## Supplied data
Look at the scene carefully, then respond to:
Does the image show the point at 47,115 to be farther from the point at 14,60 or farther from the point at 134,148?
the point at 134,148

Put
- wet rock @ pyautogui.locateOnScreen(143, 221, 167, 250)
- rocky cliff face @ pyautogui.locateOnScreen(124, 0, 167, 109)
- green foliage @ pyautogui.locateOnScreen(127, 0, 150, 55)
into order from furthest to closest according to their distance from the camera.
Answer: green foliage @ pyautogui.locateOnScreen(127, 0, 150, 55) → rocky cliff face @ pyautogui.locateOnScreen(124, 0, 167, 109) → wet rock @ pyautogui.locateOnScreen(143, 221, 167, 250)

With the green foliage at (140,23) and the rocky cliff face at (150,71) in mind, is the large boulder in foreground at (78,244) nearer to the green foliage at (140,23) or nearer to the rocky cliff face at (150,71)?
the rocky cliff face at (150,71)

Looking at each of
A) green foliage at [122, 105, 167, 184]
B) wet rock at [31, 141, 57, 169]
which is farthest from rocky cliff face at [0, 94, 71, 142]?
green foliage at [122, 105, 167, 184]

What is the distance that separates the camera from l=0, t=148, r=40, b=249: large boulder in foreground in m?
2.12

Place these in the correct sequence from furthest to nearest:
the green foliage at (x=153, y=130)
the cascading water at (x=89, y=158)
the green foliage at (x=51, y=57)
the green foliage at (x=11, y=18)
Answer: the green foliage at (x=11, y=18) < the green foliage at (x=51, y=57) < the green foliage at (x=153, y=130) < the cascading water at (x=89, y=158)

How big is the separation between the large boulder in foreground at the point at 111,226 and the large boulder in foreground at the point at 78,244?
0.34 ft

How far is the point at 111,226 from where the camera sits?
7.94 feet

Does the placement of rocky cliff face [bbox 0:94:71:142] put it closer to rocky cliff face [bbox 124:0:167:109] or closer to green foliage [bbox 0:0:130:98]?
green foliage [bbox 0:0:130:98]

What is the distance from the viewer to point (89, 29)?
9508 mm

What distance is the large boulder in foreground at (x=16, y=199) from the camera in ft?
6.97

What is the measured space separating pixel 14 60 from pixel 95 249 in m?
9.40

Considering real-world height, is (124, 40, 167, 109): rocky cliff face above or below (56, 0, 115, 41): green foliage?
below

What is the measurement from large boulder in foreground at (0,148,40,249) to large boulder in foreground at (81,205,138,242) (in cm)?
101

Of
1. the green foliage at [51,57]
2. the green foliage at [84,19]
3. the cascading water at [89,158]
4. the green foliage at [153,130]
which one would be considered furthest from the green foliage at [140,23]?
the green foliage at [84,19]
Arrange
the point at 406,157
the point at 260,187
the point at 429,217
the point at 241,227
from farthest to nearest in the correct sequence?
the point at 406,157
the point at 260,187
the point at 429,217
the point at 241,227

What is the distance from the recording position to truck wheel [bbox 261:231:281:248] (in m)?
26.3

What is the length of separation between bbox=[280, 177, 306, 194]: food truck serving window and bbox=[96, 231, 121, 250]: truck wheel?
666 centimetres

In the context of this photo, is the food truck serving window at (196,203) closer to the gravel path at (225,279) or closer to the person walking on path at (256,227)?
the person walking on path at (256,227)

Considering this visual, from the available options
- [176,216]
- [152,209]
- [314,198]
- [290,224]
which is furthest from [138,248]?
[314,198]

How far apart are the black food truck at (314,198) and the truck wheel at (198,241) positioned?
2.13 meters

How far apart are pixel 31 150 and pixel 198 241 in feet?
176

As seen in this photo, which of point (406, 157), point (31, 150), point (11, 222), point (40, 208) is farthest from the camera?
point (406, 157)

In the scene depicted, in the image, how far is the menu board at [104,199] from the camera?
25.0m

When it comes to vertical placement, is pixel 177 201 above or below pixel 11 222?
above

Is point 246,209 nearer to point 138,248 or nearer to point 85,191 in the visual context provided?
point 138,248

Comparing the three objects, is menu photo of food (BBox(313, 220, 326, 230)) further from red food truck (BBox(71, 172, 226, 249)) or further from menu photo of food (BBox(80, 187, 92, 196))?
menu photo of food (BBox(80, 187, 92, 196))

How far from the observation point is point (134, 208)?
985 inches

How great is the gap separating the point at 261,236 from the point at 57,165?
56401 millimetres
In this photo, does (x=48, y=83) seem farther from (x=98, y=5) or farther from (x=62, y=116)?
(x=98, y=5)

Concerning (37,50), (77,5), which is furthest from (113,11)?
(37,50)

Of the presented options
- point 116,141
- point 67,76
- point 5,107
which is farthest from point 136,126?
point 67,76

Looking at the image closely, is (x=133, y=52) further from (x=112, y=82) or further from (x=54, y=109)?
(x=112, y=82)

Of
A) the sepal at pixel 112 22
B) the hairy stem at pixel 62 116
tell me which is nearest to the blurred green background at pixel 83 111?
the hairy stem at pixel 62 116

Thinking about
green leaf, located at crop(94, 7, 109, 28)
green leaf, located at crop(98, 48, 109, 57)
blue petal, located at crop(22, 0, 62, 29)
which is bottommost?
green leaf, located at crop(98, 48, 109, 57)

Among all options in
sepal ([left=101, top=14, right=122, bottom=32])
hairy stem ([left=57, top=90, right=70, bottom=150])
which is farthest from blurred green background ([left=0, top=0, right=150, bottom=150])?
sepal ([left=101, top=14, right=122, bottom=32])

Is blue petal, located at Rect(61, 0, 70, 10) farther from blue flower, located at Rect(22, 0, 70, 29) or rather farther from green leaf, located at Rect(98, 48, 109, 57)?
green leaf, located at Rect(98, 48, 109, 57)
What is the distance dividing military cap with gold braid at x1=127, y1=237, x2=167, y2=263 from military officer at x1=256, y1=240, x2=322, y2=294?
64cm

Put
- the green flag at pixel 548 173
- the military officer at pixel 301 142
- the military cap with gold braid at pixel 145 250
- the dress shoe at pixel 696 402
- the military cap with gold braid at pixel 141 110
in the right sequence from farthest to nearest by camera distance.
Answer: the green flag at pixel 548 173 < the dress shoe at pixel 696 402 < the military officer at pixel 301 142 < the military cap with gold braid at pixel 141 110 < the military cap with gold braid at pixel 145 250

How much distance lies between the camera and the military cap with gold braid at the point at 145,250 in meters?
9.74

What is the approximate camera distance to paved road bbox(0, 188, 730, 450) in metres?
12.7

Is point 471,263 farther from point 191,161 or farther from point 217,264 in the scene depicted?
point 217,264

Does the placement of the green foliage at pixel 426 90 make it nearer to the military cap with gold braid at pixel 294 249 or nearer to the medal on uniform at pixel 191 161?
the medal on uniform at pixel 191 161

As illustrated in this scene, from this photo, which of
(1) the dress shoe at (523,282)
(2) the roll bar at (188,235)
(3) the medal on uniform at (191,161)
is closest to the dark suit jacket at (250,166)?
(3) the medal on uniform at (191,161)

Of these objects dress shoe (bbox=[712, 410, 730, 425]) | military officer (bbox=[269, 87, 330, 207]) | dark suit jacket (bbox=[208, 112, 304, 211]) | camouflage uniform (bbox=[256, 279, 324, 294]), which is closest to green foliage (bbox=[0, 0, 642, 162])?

## Work required
Return the listing above word for word.

## The result
Look at the scene carefully, then respond to:
Does the image show the point at 47,115 to be farther from the point at 14,60 or farther from the point at 134,148?
the point at 134,148

Put
- wet rock @ pyautogui.locateOnScreen(143, 221, 167, 250)
- rocky cliff face @ pyautogui.locateOnScreen(124, 0, 167, 109)
- green foliage @ pyautogui.locateOnScreen(127, 0, 150, 55)
into order from furthest to closest according to their distance from the camera.
Answer: green foliage @ pyautogui.locateOnScreen(127, 0, 150, 55) → rocky cliff face @ pyautogui.locateOnScreen(124, 0, 167, 109) → wet rock @ pyautogui.locateOnScreen(143, 221, 167, 250)

With the green foliage at (140,23) and the rocky cliff face at (150,71) in mind, is the large boulder in foreground at (78,244) nearer to the green foliage at (140,23) or nearer to the rocky cliff face at (150,71)?
the rocky cliff face at (150,71)

Looking at each of
A) green foliage at [122, 105, 167, 184]
B) wet rock at [31, 141, 57, 169]
which is farthest from rocky cliff face at [0, 94, 71, 142]?
green foliage at [122, 105, 167, 184]

What is the distance that separates the camera from l=0, t=148, r=40, b=249: large boulder in foreground in m?
2.12

Place these in the correct sequence from furthest to nearest:
the green foliage at (x=153, y=130)
the cascading water at (x=89, y=158)
the green foliage at (x=51, y=57)
the green foliage at (x=11, y=18)
Answer: the green foliage at (x=11, y=18) < the green foliage at (x=51, y=57) < the green foliage at (x=153, y=130) < the cascading water at (x=89, y=158)

How big is the separation between the large boulder in foreground at the point at 111,226 and the large boulder in foreground at the point at 78,244?
0.34 ft

How far is the point at 111,226 from where the camera sits?
7.94 feet

Does the placement of rocky cliff face [bbox 0:94:71:142] put it closer to rocky cliff face [bbox 124:0:167:109] or closer to green foliage [bbox 0:0:130:98]?
green foliage [bbox 0:0:130:98]

What is the distance from the viewer to point (89, 29)?
9508 mm

What distance is the large boulder in foreground at (x=16, y=199) from the camera in ft?
6.97

What is the measured space separating pixel 14 60 from pixel 95 249 in m?
9.40

Considering real-world height, is (124, 40, 167, 109): rocky cliff face above or below (56, 0, 115, 41): green foliage?
below

What is the measurement from large boulder in foreground at (0,148,40,249) to large boulder in foreground at (81,205,138,242) (in cm)?
101

Of
1. the green foliage at [51,57]
2. the green foliage at [84,19]
3. the cascading water at [89,158]
4. the green foliage at [153,130]
which one would be considered furthest from the green foliage at [140,23]?
the green foliage at [84,19]
Arrange
the point at 406,157
the point at 260,187
the point at 429,217
the point at 241,227
from farthest to nearest in the correct sequence?
the point at 406,157
the point at 260,187
the point at 429,217
the point at 241,227

What is the distance from the recording position to truck wheel [bbox 261:231:281:248] (in m)?
26.3

What is the length of separation between bbox=[280, 177, 306, 194]: food truck serving window and bbox=[96, 231, 121, 250]: truck wheel?
666 centimetres

In the context of this photo, is the food truck serving window at (196,203) closer to the gravel path at (225,279) or closer to the person walking on path at (256,227)?
the person walking on path at (256,227)

Considering this visual, from the available options
- [176,216]
- [152,209]
- [314,198]
- [290,224]
which is furthest from [138,248]?
[314,198]

How far apart are the black food truck at (314,198) and the truck wheel at (198,241) positioned?
2.13 meters

How far apart are pixel 31 150 and pixel 198 241 in feet?
176

As seen in this photo, which of point (406, 157), point (31, 150), point (11, 222), point (40, 208) is farthest from the camera?
point (406, 157)

In the scene depicted, in the image, how far is the menu board at [104,199] from the camera?
25.0m

When it comes to vertical placement, is pixel 177 201 above or below pixel 11 222?
above

Is point 246,209 nearer to point 138,248 or nearer to point 85,191 in the visual context provided?
point 138,248

Comparing the three objects, is menu photo of food (BBox(313, 220, 326, 230)) further from red food truck (BBox(71, 172, 226, 249)) or further from menu photo of food (BBox(80, 187, 92, 196))?
menu photo of food (BBox(80, 187, 92, 196))

How far from the observation point is point (134, 208)?
985 inches

How great is the gap separating the point at 261,236 from the point at 57,165?
56401 millimetres
In this photo, does (x=48, y=83) seem farther from (x=98, y=5) or farther from (x=62, y=116)?
(x=98, y=5)

Concerning (37,50), (77,5), which is furthest from (113,11)?
(37,50)

Of the presented options
- point 116,141
- point 67,76
- point 5,107
which is farthest from point 136,126?
point 67,76

Looking at the image closely, is (x=133, y=52) further from (x=112, y=82) or further from (x=54, y=109)?
(x=112, y=82)

Of
A) the sepal at pixel 112 22
B) the hairy stem at pixel 62 116
tell me which is nearest to the blurred green background at pixel 83 111?
the hairy stem at pixel 62 116

Thinking about
green leaf, located at crop(94, 7, 109, 28)
green leaf, located at crop(98, 48, 109, 57)
blue petal, located at crop(22, 0, 62, 29)
which is bottommost?
green leaf, located at crop(98, 48, 109, 57)

Among all options in
sepal ([left=101, top=14, right=122, bottom=32])
hairy stem ([left=57, top=90, right=70, bottom=150])
which is farthest from blurred green background ([left=0, top=0, right=150, bottom=150])?
sepal ([left=101, top=14, right=122, bottom=32])

Is blue petal, located at Rect(61, 0, 70, 10) farther from blue flower, located at Rect(22, 0, 70, 29) or rather farther from green leaf, located at Rect(98, 48, 109, 57)?
green leaf, located at Rect(98, 48, 109, 57)
What is the distance dividing military cap with gold braid at x1=127, y1=237, x2=167, y2=263 from military officer at x1=256, y1=240, x2=322, y2=294?
64cm

Put
- the green flag at pixel 548 173
- the military officer at pixel 301 142
- the military cap with gold braid at pixel 145 250
- the dress shoe at pixel 696 402
- the military cap with gold braid at pixel 141 110
in the right sequence from farthest to nearest by camera distance.
Answer: the green flag at pixel 548 173 < the dress shoe at pixel 696 402 < the military officer at pixel 301 142 < the military cap with gold braid at pixel 141 110 < the military cap with gold braid at pixel 145 250

How much distance lies between the camera and the military cap with gold braid at the point at 145,250 in meters?
9.74

What is the approximate camera distance to paved road bbox(0, 188, 730, 450) in metres?
12.7

Is point 471,263 farther from point 191,161 or farther from point 217,264 in the scene depicted?
point 217,264

Does the placement of the green foliage at pixel 426 90 make it nearer to the military cap with gold braid at pixel 294 249 or nearer to the medal on uniform at pixel 191 161?
the medal on uniform at pixel 191 161

As illustrated in this scene, from this photo, which of
(1) the dress shoe at (523,282)
(2) the roll bar at (188,235)
(3) the medal on uniform at (191,161)
is closest to the dark suit jacket at (250,166)?
(3) the medal on uniform at (191,161)

Of these objects dress shoe (bbox=[712, 410, 730, 425]) | military officer (bbox=[269, 87, 330, 207]) | dark suit jacket (bbox=[208, 112, 304, 211]) | camouflage uniform (bbox=[256, 279, 324, 294]), which is closest to green foliage (bbox=[0, 0, 642, 162])?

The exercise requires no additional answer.